Projects

Here are projects that I have been working on during the past couple of years. They are a mix of Bayesian data analysis, machine learning modeling, and data science education. Take a look at the list of my publications and my GitHub to see the fruits of this labor.


Bayesian Mining of Nuclear Mass Data Link to heading

The mass, or binding energy, is the basic property of the atomic nucleus. It determines nuclear stability as well as reaction and decay rates. Quantifying the nuclear binding is important for understanding the origin of the elements in the universe. I am one of the principal investigators in a team of researchers that strives to provide accurate values for atomic masses and their uncertainties beyond the range of available experimental data using physics-informed Bayesian machine learning. I have recently developed a novel approach to Bayesian stacking that utilizes Dirichlet distribution to leverage the collective wisdom of several theoretical nuclear mass models. Predictions obtained via this method show excellent performance on both prediction accuracy and uncertainty quantification (21% improvement to the best theoretical model, 15% improvement to the best theoretical model corrected with Gaussian Process).

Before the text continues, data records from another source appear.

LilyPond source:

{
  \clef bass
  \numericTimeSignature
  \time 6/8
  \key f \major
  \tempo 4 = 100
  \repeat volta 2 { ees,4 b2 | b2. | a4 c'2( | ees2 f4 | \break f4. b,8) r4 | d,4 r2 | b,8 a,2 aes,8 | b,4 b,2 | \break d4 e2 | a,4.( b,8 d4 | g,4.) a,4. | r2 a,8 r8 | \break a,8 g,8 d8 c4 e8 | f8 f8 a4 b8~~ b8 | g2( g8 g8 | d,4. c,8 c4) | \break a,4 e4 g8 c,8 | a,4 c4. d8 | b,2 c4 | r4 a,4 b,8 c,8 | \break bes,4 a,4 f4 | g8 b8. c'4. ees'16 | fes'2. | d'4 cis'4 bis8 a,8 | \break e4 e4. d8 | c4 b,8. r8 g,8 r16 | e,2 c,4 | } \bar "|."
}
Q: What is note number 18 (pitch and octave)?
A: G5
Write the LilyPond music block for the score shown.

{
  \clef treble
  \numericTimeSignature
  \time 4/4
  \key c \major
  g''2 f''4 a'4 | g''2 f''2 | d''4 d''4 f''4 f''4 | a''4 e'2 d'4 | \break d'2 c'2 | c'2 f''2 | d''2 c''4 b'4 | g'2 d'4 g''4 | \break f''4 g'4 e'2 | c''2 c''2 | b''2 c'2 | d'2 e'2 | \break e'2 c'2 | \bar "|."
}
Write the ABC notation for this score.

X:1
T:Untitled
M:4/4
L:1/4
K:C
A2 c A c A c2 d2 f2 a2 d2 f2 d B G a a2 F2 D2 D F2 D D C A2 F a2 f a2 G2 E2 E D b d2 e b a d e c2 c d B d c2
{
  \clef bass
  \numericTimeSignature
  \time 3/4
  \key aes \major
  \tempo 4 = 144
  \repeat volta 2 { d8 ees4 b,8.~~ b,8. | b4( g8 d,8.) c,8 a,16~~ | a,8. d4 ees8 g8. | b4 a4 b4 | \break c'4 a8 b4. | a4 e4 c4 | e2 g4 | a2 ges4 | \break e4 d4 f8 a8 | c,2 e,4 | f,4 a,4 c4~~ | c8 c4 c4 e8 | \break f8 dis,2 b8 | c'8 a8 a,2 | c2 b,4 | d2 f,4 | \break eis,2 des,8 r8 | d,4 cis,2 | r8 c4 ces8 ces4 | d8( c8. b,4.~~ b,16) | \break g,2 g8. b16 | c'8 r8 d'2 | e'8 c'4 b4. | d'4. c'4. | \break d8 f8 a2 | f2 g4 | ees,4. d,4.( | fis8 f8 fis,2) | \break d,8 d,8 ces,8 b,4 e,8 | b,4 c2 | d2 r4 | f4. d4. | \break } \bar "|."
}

Uncertainty Quantification in Machine Learning Link to heading

I spend a lot of my time thinking about methods for efficient and accurate Uncertainty Quantification (UQ) in the context of machine learning models such as Gaussian processes or neural networks. UQ is a comprehensive study of the impact of all forms of modeling errors (“All models are wrong, but…,” you know how it goes). Take for instance the Global Forecast System (GFS), which is a numerical model for weather prediction developed by the National Centers for Environmental Protection. Although sophisticated, GFS is just a model that does not perfectly reflect the physical reality. GFS also depends on parameters that need to be estimated from data that are collected with a measurement error. Moreover, why should you look only at the GFS model and not consider other forecast systems? All of these considerations describe various sources of error that should be quantified in order to produce reliable inferences. Bayesian statistics has become a dominant UQ tool because it allows to express uncertainties intuitively in terms of probability. Despite its importance, carrying out even a simple UQ analysis in the context of machine learning models can be challenging due to the massive training datasets and model complexity. Over the past few years, I have developed various computationally fast and scalable methods for UQ in machine learning based on variational Bayesian inference that have surpassed the standard sampling-based inference.


Data Science Education Link to heading

Probabilistic models such as logistic regression, Bayesian classification, neural networks, and models for natural language processing, are increasingly more present in both undergraduate and graduate statistics and data science curricula due to their wide range of applications. I create innovative resources focused on introducing realistic case studies in data science classrooms that facilitate statistical modeling and inference with large datasets.